### The task
I need the number of lines in the data that include "Women"; reply with that number alone.

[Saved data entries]
- - -
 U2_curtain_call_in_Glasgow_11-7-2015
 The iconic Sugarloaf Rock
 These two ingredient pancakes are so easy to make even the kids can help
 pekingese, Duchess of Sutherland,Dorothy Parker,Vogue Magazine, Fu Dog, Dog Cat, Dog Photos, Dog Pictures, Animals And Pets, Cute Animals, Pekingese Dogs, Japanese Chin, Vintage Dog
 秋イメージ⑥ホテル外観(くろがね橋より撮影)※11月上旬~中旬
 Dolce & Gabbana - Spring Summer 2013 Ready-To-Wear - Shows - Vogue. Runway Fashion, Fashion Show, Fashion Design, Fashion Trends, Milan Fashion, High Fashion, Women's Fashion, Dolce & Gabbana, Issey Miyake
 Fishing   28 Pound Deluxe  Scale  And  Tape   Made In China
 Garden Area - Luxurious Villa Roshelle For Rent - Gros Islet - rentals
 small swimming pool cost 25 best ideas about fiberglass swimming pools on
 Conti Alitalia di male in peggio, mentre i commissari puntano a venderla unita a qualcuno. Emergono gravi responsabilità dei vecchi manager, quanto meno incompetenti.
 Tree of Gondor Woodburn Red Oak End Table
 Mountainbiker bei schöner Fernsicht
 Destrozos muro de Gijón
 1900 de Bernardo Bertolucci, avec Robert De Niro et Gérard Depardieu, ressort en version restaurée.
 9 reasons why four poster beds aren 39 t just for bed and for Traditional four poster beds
- - -
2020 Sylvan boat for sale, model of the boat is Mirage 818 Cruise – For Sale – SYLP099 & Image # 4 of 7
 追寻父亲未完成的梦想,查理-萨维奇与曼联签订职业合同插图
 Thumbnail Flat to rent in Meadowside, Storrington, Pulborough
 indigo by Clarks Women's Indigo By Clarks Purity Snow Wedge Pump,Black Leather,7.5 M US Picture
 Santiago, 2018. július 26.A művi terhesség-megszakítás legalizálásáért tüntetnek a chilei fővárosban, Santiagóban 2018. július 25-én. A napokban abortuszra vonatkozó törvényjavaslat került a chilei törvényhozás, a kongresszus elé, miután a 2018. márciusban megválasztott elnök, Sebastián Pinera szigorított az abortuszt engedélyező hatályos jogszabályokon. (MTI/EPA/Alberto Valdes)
- - -
### Answer box
2